Maui Ape Preserve plan faltering
By Timothy Hurley
Advertiser Maui County Bureau
More than a decade after the Gorilla Foundation announced it was moving to Maui, an ape preserve has yet to materialize and the project remains $3 million short of its fund-raising goal.
Associated Press library photo
Now the California nonprofit is facing new setbacks: the wavering commitment of longtime benefactor Maui Land & Pineapple Co. and a couple of lawsuits by former workers that could damage its image and finances.
Koko, the intended star resident of the Maui Ape Preserve, interacts well with a pet cat as well as the humans studying her.
"We were moving along, but there have been so many distractions lately," said Mary Cameron Sanford, a member of the Gorilla Foundation board and former ML&P chairwoman. "I'm just as anxious as anyone else to get them over here."

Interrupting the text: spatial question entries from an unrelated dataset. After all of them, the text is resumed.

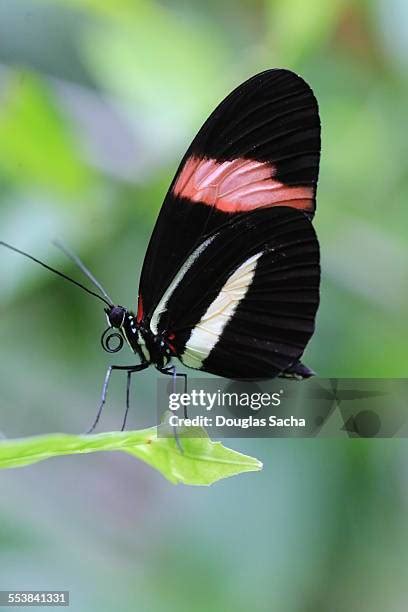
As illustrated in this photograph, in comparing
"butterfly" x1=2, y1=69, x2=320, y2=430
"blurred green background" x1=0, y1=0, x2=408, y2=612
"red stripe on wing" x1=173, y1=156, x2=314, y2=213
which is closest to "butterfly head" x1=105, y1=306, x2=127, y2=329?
"butterfly" x1=2, y1=69, x2=320, y2=430

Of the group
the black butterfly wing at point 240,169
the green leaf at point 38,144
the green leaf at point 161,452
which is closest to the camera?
the green leaf at point 161,452

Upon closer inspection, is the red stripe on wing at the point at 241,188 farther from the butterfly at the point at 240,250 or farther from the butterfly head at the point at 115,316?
the butterfly head at the point at 115,316

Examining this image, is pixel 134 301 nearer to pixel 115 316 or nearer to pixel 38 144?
pixel 38 144

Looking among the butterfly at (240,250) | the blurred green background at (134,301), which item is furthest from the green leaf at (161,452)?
the blurred green background at (134,301)

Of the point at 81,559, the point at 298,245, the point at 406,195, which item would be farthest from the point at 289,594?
the point at 406,195

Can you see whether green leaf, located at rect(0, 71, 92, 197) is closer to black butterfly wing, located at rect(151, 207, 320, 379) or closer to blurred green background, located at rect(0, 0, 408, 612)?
blurred green background, located at rect(0, 0, 408, 612)

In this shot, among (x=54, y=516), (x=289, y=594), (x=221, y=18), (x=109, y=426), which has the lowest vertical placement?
(x=289, y=594)

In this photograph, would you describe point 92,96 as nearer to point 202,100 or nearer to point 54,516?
point 202,100
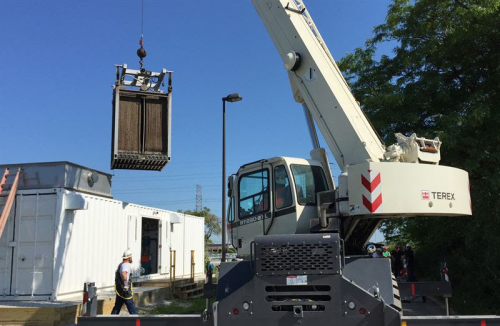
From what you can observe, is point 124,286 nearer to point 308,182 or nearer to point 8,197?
point 8,197

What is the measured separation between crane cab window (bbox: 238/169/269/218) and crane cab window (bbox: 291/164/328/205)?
0.48m

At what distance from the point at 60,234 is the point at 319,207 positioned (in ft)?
25.8

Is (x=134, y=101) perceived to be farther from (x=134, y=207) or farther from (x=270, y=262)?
(x=270, y=262)

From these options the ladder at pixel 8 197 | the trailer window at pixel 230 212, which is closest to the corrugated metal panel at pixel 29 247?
the ladder at pixel 8 197

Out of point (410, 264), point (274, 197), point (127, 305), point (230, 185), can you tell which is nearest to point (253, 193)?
point (274, 197)

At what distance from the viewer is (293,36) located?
8.25 m

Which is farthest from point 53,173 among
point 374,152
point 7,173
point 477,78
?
point 477,78

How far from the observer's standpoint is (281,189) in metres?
6.92

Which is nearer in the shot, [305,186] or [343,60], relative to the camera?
[305,186]

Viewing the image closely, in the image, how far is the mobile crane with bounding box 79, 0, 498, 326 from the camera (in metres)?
4.98

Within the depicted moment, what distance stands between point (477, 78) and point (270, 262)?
9.68 meters

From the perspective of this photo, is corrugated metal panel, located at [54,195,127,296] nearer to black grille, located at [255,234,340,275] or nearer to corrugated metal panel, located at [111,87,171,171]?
corrugated metal panel, located at [111,87,171,171]

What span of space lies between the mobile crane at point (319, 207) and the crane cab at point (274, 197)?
16 millimetres

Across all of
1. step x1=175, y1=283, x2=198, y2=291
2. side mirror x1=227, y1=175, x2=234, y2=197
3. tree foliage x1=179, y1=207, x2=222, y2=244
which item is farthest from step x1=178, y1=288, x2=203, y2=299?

In 1994, Maui Pine granted the Woodside, Calif.-based Gorilla Foundation a long-term lease on 70 acres of former pineapple land near Mahinahina. The foundation's plan was to bring Koko the gorilla and her friends to a climate better suited to their African roots and to establish a preserve for other endangered gorillas.
Koko is the star of an ongoing experiment in ape-human communication. The Gorilla Foundation claims that the animal has an American Sign Language vocabulary of more than 1,000 words.
'An awkward fit'
ML&P's chief executive, David Cole, has informed Gorilla Foundation head Francine "Penny" Patterson that the proposed ape sanctuary is "at best an awkward fit" with the company's plans.
In a letter sent to Patterson last year, Cole said the company decided to focus its efforts on Native Hawaiian values, including "our love and care for our host land and culture."
"Our big question: How does providing a home for African mountain gorillas on Maui reinforce our malama 'aina and ho'ohanohano values?" he wrote.
Cole, the Hawai'i-raised executive who was hired to run the company in 2003, said protecting endangered species is important to ML&P, "but our endemic species are where we will concentrate our investments." Cole, who sits on The Nature Conservancy's board of trustees, added that he would be unable to endorse the program to the University of Hawai'i, which was considering a research tie-in at the time.
Art center uproar
Since taking over ML&P, Cole has been re-examining the company's vision and its holdings. He recently came under fire for deciding to sell the home of the nonprofit Hui No'eau art center to a Mainland couple. The resulting uproar in the community caused the buyers to back off.
Whether the Gorilla Foundation would ignite the same passions is doubtful, because it lacks the art center's historical and cultural ties to Maui.
Cole was traveling on the Mainland and could not be reached for comment, but ML&P Vice President Warren Suzuki said that while the preserve doesn't fit into the company's vision, the lease will be honored.
In another setback that could affect fund raising, three former Gorilla Foundation employees filed two lawsuits last month claiming they were pressured to expose their breasts to indulge Koko's curiosity about nipples.
Allegations, denials
Nancy Alperin and Kendra Keller, both of San Francisco, claim they were subjected to sexual discrimination and then wrongfully terminated after reporting health and safety violations at Koko's Woodside compound.
The two women, seeking damages totaling more than $1 million, also claim the nonprofit failed to pay for overtime and provide rest breaks.
The women never undressed, but another woman, Iris Rivera, 39, claimed she revealed her breasts to Koko seven or eight times last summer. Rivera, an administrative assistant at the foundation, quit last month.
In a statement posted on the Web site for the Gorilla Foundation, the group denies the allegations and says it will prove that the firings were "entirely lawful" and unrelated to any matters raised in the lawsuit. Rivera's lawsuit is dismissed as a "copycat" suit.
Lorraine Slater, the foundation's development director, said yesterday that the foundation continues to look forward to its move to Maui. Slater said neither the litigation nor ML&P's waning support are obstacles or distractions to fund raising.
"We don't view it that way," she said. "It's business as usual here."
Slater said the Gorilla Foundation has raised only $2 million toward its $5 million Maui Ape Preserve goal.
Sanford said she's disappointed with Cole's lack of support and the legal problems, but the lease is still good and she's hopeful a move can still be accomplished. Hundreds of thousands of dollars already have been spent on the site, she said, including construction of foundations and a water reservoir.
"It's frustrating," said former state Sen. Avery Chumbley of Maui, another Gorilla Foundation board member. "I would have hoped they would have been here a long time before now."